- SUPPLIED TEXT
════
I had a roommate once that used to love to get into arguments centered on "what is the purpose of fonts?" He worked at Microsoft as a programmer; I worked for a design studio as a studio designer. Granted, he loved to argue (he called it a "debate" but I called it "being an asshole")...and his favorite tactic was that if a typeface was necessary for reinforcing the message then the chosen word or phrase wasn't doing its job. With the inarticulation caused by endless Minutemen, canned beer and working until 4 AM I was often skewered by his rhetorical javelins.

But that was in 1846 and this is now. The fact that we have "pedestrian" humor about typefaces at all is testimony that lots of things have changed over the past decade or so.

But yeah...I also thought the riffs off the font names were groaners.

Here's my revised cast:

Helvetica: Harrison Ford (The Victim)
Cooper: earlier Burt Reynolds (The Champion)
Aachen: later Marlon Brando (The Villain)
Caslon Antique: Sir Ian McKellen (Gandalf)
Belwe: Jonah Hill (Sidekick: comic relief)

On Jul.22.2008 at 05:54 PM
Gary’s comment is:

Must admit I expected the French guy to be Garamond. Comic Sans being the one to save the day was a pretty funny "You're f'n joking right?!" moment though (which I believe was probably intentional, given the high level of awareness for Comic Sans hatred and probably there to stir up over zealous typographers). Courier New was great, so was Broadway.
════
[Records in a dataset]
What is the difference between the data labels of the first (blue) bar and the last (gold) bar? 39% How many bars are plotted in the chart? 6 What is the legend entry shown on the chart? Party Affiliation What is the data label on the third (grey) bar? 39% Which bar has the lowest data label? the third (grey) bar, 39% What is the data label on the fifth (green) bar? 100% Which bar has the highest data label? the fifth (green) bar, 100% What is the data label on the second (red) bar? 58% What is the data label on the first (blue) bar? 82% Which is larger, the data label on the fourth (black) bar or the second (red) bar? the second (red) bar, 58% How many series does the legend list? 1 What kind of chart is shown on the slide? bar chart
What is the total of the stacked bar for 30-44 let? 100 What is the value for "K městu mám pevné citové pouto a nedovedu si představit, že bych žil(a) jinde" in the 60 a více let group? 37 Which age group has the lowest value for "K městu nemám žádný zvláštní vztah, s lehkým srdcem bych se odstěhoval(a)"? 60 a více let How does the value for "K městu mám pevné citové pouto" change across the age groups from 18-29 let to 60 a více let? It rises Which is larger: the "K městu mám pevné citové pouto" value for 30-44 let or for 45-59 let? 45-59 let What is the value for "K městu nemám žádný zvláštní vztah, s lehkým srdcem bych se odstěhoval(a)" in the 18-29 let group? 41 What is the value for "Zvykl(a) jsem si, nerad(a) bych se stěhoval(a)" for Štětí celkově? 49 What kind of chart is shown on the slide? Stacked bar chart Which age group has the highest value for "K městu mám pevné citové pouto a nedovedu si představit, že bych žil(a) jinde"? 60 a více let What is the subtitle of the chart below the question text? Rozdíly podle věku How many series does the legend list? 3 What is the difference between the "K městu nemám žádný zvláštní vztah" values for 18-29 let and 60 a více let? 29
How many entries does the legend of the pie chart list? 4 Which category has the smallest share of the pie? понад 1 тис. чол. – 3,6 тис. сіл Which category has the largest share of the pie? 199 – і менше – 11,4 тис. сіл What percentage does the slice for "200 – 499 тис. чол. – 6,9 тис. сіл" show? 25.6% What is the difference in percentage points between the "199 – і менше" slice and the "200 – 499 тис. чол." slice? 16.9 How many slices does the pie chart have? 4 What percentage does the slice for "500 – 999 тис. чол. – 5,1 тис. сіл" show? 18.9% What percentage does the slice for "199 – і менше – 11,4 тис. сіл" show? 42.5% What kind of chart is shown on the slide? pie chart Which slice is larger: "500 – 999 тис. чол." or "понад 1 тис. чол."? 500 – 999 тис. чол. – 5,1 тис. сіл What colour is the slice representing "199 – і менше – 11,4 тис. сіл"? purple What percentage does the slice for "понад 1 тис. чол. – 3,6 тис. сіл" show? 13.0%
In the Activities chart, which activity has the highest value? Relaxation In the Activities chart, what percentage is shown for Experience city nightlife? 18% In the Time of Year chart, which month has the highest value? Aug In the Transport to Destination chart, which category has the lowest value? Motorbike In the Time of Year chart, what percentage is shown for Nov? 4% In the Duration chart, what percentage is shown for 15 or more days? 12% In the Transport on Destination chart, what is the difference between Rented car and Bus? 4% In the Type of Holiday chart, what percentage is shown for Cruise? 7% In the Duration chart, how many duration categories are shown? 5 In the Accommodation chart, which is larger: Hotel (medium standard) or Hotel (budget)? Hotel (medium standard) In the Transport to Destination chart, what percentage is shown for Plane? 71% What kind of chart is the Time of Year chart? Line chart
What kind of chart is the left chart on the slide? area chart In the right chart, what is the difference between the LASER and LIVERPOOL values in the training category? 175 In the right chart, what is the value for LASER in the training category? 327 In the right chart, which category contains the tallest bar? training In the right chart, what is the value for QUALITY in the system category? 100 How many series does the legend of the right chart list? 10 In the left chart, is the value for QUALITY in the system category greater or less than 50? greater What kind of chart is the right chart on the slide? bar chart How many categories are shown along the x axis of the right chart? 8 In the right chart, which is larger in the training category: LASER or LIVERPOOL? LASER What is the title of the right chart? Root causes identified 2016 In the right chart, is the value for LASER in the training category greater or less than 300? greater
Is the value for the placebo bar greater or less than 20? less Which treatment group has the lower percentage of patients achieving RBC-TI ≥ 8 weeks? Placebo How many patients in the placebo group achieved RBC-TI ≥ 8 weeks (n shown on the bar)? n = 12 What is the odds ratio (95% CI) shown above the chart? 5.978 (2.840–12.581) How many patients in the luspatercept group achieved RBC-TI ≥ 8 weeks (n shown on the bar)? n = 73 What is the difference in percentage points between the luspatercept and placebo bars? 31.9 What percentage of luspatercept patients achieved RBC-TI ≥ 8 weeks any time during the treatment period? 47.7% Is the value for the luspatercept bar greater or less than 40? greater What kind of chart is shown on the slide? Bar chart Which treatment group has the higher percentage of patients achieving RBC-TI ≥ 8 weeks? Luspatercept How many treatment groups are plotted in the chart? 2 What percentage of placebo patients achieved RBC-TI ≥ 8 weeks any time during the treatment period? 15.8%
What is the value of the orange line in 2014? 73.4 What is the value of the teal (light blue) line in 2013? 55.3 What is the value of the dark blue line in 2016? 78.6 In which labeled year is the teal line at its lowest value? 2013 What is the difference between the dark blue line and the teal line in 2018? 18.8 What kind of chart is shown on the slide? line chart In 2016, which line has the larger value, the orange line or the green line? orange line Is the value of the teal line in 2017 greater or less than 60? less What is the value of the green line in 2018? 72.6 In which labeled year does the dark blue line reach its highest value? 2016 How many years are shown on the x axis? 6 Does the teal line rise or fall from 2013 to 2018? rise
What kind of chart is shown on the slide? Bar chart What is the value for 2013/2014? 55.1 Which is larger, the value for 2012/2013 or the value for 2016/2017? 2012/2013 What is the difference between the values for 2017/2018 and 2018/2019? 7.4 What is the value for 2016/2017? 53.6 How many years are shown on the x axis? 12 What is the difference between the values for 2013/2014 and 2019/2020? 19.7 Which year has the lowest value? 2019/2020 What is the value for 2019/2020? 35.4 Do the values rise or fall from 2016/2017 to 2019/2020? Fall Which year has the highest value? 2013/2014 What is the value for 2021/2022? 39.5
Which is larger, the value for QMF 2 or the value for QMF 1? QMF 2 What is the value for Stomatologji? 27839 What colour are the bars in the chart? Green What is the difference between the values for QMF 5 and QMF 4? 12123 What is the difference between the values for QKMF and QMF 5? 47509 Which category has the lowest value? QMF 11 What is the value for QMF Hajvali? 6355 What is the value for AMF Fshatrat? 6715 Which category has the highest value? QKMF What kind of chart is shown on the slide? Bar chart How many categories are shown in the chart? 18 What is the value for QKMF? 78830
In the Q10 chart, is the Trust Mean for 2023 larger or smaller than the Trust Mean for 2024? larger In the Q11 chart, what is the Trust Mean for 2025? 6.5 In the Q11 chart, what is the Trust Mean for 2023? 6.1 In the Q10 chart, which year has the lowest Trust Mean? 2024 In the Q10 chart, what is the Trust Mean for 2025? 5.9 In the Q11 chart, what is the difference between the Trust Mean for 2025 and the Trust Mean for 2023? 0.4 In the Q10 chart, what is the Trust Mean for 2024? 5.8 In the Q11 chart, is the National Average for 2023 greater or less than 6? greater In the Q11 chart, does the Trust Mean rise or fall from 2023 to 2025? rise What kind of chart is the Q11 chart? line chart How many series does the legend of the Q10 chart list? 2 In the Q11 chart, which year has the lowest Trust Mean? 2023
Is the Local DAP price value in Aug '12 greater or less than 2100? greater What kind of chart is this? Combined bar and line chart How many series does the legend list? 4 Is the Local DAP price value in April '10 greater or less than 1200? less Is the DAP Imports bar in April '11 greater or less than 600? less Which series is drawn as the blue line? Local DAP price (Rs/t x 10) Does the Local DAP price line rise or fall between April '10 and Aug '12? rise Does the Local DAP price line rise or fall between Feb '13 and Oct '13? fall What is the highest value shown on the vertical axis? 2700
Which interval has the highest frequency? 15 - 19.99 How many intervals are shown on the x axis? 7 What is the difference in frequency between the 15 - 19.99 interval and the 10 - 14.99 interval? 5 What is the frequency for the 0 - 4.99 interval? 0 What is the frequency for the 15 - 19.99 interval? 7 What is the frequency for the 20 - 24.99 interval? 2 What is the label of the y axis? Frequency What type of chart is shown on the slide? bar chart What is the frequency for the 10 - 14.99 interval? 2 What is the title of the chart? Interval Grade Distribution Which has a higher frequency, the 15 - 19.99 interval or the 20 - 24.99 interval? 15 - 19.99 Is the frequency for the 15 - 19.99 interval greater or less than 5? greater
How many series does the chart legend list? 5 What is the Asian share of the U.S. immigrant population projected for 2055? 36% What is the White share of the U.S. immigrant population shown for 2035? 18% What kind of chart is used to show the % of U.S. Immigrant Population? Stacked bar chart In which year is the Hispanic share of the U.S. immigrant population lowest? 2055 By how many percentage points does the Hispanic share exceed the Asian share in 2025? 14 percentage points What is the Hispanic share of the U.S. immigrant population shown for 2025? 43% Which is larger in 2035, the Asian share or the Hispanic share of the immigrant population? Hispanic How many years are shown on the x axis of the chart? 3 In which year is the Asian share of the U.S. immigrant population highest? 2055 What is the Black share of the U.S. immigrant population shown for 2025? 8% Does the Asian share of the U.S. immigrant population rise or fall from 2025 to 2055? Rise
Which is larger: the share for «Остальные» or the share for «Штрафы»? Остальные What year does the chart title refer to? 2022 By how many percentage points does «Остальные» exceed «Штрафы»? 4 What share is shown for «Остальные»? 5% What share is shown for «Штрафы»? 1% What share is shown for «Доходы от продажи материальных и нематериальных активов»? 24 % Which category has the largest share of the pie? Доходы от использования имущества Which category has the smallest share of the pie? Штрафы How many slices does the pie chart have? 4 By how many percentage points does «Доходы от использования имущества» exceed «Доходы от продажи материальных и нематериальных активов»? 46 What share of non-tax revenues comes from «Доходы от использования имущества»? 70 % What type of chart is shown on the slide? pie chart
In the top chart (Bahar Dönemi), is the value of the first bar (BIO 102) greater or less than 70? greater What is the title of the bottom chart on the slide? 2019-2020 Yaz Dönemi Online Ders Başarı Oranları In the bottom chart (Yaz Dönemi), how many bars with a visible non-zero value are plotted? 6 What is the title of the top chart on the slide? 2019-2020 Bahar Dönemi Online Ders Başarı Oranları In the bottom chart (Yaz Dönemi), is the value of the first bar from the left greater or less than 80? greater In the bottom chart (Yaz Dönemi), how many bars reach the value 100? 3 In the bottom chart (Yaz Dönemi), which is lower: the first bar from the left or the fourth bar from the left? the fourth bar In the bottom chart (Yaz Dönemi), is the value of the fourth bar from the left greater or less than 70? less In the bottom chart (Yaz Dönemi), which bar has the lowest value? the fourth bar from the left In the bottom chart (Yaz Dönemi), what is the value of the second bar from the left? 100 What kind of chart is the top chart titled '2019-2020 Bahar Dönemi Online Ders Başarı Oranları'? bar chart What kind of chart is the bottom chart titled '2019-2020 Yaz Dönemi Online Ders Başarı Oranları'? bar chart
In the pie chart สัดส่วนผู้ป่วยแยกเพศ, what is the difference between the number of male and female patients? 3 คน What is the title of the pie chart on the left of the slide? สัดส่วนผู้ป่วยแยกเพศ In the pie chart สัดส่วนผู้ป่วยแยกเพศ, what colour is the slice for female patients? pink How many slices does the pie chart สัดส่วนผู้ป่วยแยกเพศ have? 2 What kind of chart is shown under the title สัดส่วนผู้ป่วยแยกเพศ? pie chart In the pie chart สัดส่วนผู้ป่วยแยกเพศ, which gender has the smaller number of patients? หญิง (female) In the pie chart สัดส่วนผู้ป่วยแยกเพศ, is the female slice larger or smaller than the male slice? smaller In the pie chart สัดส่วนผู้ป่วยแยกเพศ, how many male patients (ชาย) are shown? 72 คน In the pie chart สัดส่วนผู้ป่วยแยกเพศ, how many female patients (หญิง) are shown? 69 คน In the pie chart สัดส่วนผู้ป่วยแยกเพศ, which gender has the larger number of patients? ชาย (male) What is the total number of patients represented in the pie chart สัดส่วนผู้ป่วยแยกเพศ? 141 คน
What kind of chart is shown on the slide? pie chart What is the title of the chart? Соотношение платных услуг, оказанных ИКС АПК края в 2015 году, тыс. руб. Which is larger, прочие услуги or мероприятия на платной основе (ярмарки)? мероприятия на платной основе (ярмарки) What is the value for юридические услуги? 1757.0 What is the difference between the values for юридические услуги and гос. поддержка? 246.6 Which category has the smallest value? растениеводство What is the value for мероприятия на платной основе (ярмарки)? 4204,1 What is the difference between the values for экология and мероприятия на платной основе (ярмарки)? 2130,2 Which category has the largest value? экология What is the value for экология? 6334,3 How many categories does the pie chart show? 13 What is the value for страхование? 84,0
════
- WORK TO COMPLETE
In the comment about typefaces, where did the writer's former roommate work?

- EXPECTED ANSWER
He worked at Microsoft as a programmer.